Recently I made the mistake to referring to my local petrol station, “Circle K”, as ‘Triple K’, I suppose it could be considered a Freudian slip.
I remember back in 1998 there was talk about a KKK chapter in Ennis, Ireland. Thankfully that appeared to be a false claim.
However there is this notion that the Ku Klux Klan, or KKK, is a racist group that only operates in the USA. It might surprise some of you to find out that the KKK also had a presence in Canada.
In March 1922, an African American man named Matthew Bullock fled North Carolina after the Ku Klux Klan had stated he was a wanted man, accusing him of inciting riots.His brother had been killed by Klansmen, who the Toronto Star reported at the time had “threatened to send robed riders to fetch Bullock and whisk him back to the American south”.
The invasion that the Star worried about in 1922 didn’t happen until 1924, when an official path for the Ku Klux Klan of Kanada was drawn up by two American wizards and Toronto resident James L. Cowan, who rented an office on Toronto Street near Adelaide Street, and set about recruiting. By 1926, a Barrie newspaper reported that there were gatherings of hooded men in more than a dozen Ontario towns, including Barrie, Sault-St-Marie, Exeter, London, and St. Marys.
One of the most prominent groups was the Ku Klux Klan of Kanada, whose main principles of white supremacy and nationalism required members to pledge that they were white, gentile, and Protestant.
Organizers stated that the Ku Klux Klan was a Christian organization with “first allegiance to Canada and the Union Jack”, disqualifying Jews from membership because they are not Christian, and Roman Catholics because their first allegiance is to the Pope in Rome.
There were cross burnings all across southern Ontario, southern Alberta, in the Maritimes, and the primary targets were Black people, Catholics, Jews and the French. In 1926, there was an explosion at a Roman Catholic church in Barrie, Ont.; three perpetrators were sent to prison.
In the 1930s, some Klan members and leaders had moved towards fascism and Nazism, and some of the early members popped up again in fascist and Nazi-like organizations in Canada.
Although the KKK operated throughout Canada, it was most successful in Saskatchewan, where by the late 1920s its membership was over 25,000. Historian Allan Bartley states that this success was a result of opposition to liberal Government of Saskatchewan policy established by the entrenched Saskatchewan Liberal Party, which had held power in the province since its inception in 1905.
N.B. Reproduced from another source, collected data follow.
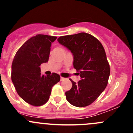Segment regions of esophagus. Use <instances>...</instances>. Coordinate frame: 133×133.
<instances>
[{
    "instance_id": "obj_1",
    "label": "esophagus",
    "mask_w": 133,
    "mask_h": 133,
    "mask_svg": "<svg viewBox=\"0 0 133 133\" xmlns=\"http://www.w3.org/2000/svg\"><path fill=\"white\" fill-rule=\"evenodd\" d=\"M65 78H64V77H62V76H61V77H60V81H64V80H65Z\"/></svg>"
}]
</instances>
Although the Kanada Klan, many of whom even embroidered maple leaf insignias on their robes, billed itself as a kinder, gentler mob, it was responsible for violent domestic terrorism, most frequently in attempts to burn down or blow up places of worship—notably in Quebec City, Barrie and Winnipeg, the latter incident causing 10 fatalities. In Oakville, a mob of 75 hooded men burned a cross while parading through the town en route to their targeted victim, a white woman about to marry a black man, which they tried to prevent by kidnapping her. (They married anyway and lived happily ever after.) None of this even gets close to the power and fear the KKK wielded in Saskatchewan, where an extremely virulent Moose Jaw chapter thrived, influenced by aggressive franchisers from South Bend, Indiana.
T.J. Hind, the reverend of First Baptist Church in Moose Jaw, stated that one of the purposes of the establishment of the Ku Klux Klan was for the protection of the physical purity of current and future generations.
By the end of the 1930’s, however, the Klan was as good as dead as an organization in Canada, During the Second World War, fascism and Nazism became the enemy for many Canadians.
“By the time you get into the 1940s and 1950s and 1960s, the only echoes you see of the Klan in Canada are basically echoes from the United States,” according to Bartley .
After a couple of decades of dormancy, the Klan made yet another resurgence in the 1960s and ’70s, spurred on by the Black civil rights movement in the U.S. and by the official adoption of multiculturalism in Canada.
David Duke, who led this resurgence in the U.S. as the Klan’s grand wizard, was also amassing a number of followers in Canada. These followers established a new Ku Klux Klan of Canada, led by James Alexander McQuirter, who became the group’s grand wizard.
Canada, like the United States, had a history of segregation. But unlike the U.S., where Jim Crow laws were officially on the books, Canadian segregation was less formal.